Left guard Tyronne Green is also likely to miss Sunday’s game. The offensive line was in shambles before all the injuries and things aren’t getting any more stable for Philip Rivers.

Donald Butler missed last week’s game, and he’s a big part of the defense. Groin injuries can be tricky, and with the season lost, it might be best to just let Butler heal fully before putting him back out there. The Chargers have plenty of options at linebacker, but Butler was the only one who played three downs.  


Player on the Rise

After Atari Bigby went on injured reserve, the Chargers had to find a replacement strong safety. They landed on Corey Lynch last week, and he played every snap Sunday.

Lynch had an interception, nine tackles and two passes defensed against the Bengals. That’s pretty good for his first start of the season. Lynch performed better on Sunday than Bigby has all season.

Maybe it was a fluke or the Chargers gave Lynch a lot of help, but he sure looked comfortable in a starting role. There weren’t a lot of positive performances from last week’s game, but Lynch’s day was one of them.


Stat Trends—Offense

In just about every important statistic, the Chargers have declined from last week—a common theme this season. The Chargers failed to score an offensive touchdown last Sunday, and they converted on third down just four out of 12 times. The Chargers also didn’t score a touchdown on any of their three trips to the red zone, and Rivers lost a fumble.

The only noticeable improvement was interception percentage, as Rivers threw just one interception in 48 attempts in Week 13. That’s not much of a silver lining.  

The Chargers didn’t regress in any of the yardage statistics and were never really out of the game. This likely means that this performance was not all that unusual. If the Chargers struggle to make big plays and get touchdowns in the red zone, a similar performance is likely.

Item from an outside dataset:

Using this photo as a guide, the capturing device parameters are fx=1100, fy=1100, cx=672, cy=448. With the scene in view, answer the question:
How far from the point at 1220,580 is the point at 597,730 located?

Of course this has happened before, as the Chargers failed to score a touchdown in Cleveland in Week 8. The offense scored just one in Week 12 against the Ravens. This is San Diego's new reality.


Stat Trends—Defense

The Chargers have a consistent run defense that ranks near the top of the league in just about every statistic. Right now, the run defense is the one thing the Chargers can point to as a positive. It’s this run defense that has helped maintain respectable total defense rankings in points, yards and turnovers.

The pass defense has been the problem all season, and nothing changed last Sunday. When opposing offenses need a play, they go to the air to get it. The Chargers rank 27th in the league in third-down conversion percentage after allowing the Bengals to convert on half of their attempts.

In the red zone, the Chargers' pass defense did perform better last week, as Andy Dalton had only one touchdown pass, but the numbers are bit deceiving because Dalton ran for a touchdown and the Chargers had only one sack.


Outlook: Falling

The Chargers are very close to joining the Chiefs and Raiders at the bottom of the division. The only thing saving the Chargers right now is they have been competitive in most of their games.

A late-season surge by the Chargers just isn’t going to happen this year. The pieces are not in place—and a lot of the ones that are, are not healthy.